As of today, I feel light and happy, I've found and lost the key to effective working many times. The key is to wade, when there are too many things, but not stand and plan. It is better to head out with limited tools rather than sit and worry and gather tools there itself while the train leaves.

I wear this visor when studying or working on the computer with light on, light glares into my eyes. People make fun of it, but I'll try to do my thing. It's my body, they don't know a f*ck about it.

One thing that I have to rise above is to shake off the things that people say and do what I think is right. They'll always make fun, but they cannot be me. Ever.

You are me, and I hope you are in a better situation. I'll try to ensure that this letter finds you in the best place of your life.

I hope you arrive at the station. I know you are on the right path through analysis.

Well, listen to an old man talking. Your tirade reminds me of Feynman, and his book ‘What do You care what other people think?’. The bottom line is, I cannot help it. But by admitting it that I cannot help care, I’m actually on the road to not care about them, or at least reason if I should care or not. That is also one reason why I’ve clipped a few things from your letters. Above all, look at me, I haven’t let go of my preachiness and philosophizing.
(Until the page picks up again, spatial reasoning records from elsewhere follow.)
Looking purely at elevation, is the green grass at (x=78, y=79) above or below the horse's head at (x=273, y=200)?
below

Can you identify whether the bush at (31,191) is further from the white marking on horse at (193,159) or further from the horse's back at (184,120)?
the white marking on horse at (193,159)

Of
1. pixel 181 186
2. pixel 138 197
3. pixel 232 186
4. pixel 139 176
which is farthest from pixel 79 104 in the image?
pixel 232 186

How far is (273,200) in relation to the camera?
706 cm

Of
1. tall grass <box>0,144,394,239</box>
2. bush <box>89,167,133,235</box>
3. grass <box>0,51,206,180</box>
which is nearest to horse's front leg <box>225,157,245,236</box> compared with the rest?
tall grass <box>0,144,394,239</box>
The last few days have been a little disconcerting on the social front. I lost three people from my so called friend circle. One real, two virtual, all girls (that’s the important part, right?). But in most of these cases, I lost them either to my ego, or their egos, and largely due to a combination of both (plus the innate tendency to overunderstand or misunderstand).
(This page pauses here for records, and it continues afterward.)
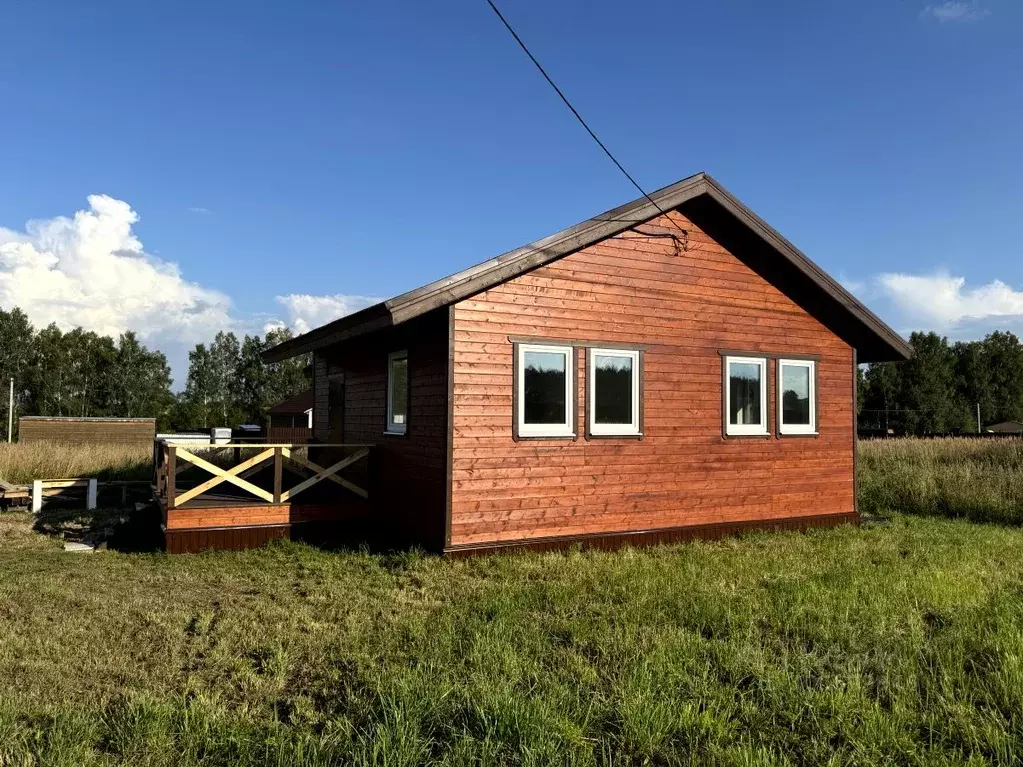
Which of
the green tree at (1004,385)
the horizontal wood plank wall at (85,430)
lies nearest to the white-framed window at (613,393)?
the horizontal wood plank wall at (85,430)

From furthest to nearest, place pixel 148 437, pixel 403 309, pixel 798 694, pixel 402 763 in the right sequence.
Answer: pixel 148 437, pixel 403 309, pixel 798 694, pixel 402 763

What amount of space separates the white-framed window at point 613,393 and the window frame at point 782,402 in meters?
2.75

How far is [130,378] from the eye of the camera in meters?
61.9

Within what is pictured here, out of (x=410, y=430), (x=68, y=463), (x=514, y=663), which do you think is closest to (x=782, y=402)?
(x=410, y=430)

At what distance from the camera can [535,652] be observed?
4.92 meters

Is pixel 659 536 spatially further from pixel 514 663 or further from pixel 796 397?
pixel 514 663

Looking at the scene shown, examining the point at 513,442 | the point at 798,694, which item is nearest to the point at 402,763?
the point at 798,694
So, all these back to back 'Fall from grace' events made me learn a few lessons that I'd like to remind myself again, since I have a tendency to not learn from the past. Build cautious walls, and never transgress them, no matter how much they lure you out of it. Pushing the envelope in this domain is psychologically risky and not worth for just anybody. Only a few deserve such effort.

Second, thinking of the positive, God has shown me at least three people I will not need in my future life before I crossed my quarter life period. That's right, 25 baby! Also, I'll need to draw those wall plans again.
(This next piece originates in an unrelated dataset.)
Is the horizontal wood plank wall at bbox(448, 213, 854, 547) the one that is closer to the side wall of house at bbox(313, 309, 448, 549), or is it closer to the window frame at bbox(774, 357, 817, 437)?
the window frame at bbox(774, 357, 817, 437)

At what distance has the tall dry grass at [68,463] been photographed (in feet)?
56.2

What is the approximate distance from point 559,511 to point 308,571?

This has also made me reconsider how I behave with boys and girls. While with boys, I am or can be my natural self while a certain restraint or bias comes to play in the other case. Odds are not in favour, given my conservative mind. I just cannot see women as I see men. It's mystery, awe, attraction, revulsion, imagination, a pint of sadism and a melancholy of masochism when it comes to some people. So, I just need to see them in the eye and mind my own business. There's should never be mine.

So, what do you remember out of all this?

I remember them, yes, but not as bitter episodes. Anyhow, I’ve never looked back, and can’t seem to care. Plus, I've added experiences with boys to my kitty to equalize the claims. :P

Oh and I did not write to make you remember all of this in a sad way, because I hope that you will forget it all. Because right now, writing is healing for me, and I let go by writing. I just want you to ask this question, 'does it matter now?'

I’ve lived up to your expectation old man, they don’t. :)

I wish you luck dear me. BTW, remember Feynman? :D

Yes, he is fondly remembered and has my unwavering admiration.

I almost forgot, I don't like the way I start sentences. They are too abrupt, ill placed.

I don’t like them still.

Love,

Me.

It was mainly an experiment, to see if any of it mattered. What all thoughts and beliefs that I had held back then, could they stand the test of time? The events that shape us, do we remember the events or they silently alter our psyche while the memory of them fades. I had forgotten many things I wrote, and remembered many things vaguely. I intended to forget that I had sent any letters at all. Unfortunately I didn't forget sending at least one letter and the gist of a major part of that letter. What is interesting is that I didn't remember the frustration, or what I was feeling then, or the doubts, or the happy parts. I remembered the unpleasant parts. I have reason to believe that this is how our defense mechanism is built, to avoid future hurts, and probably re-live the good parts with the same gusto.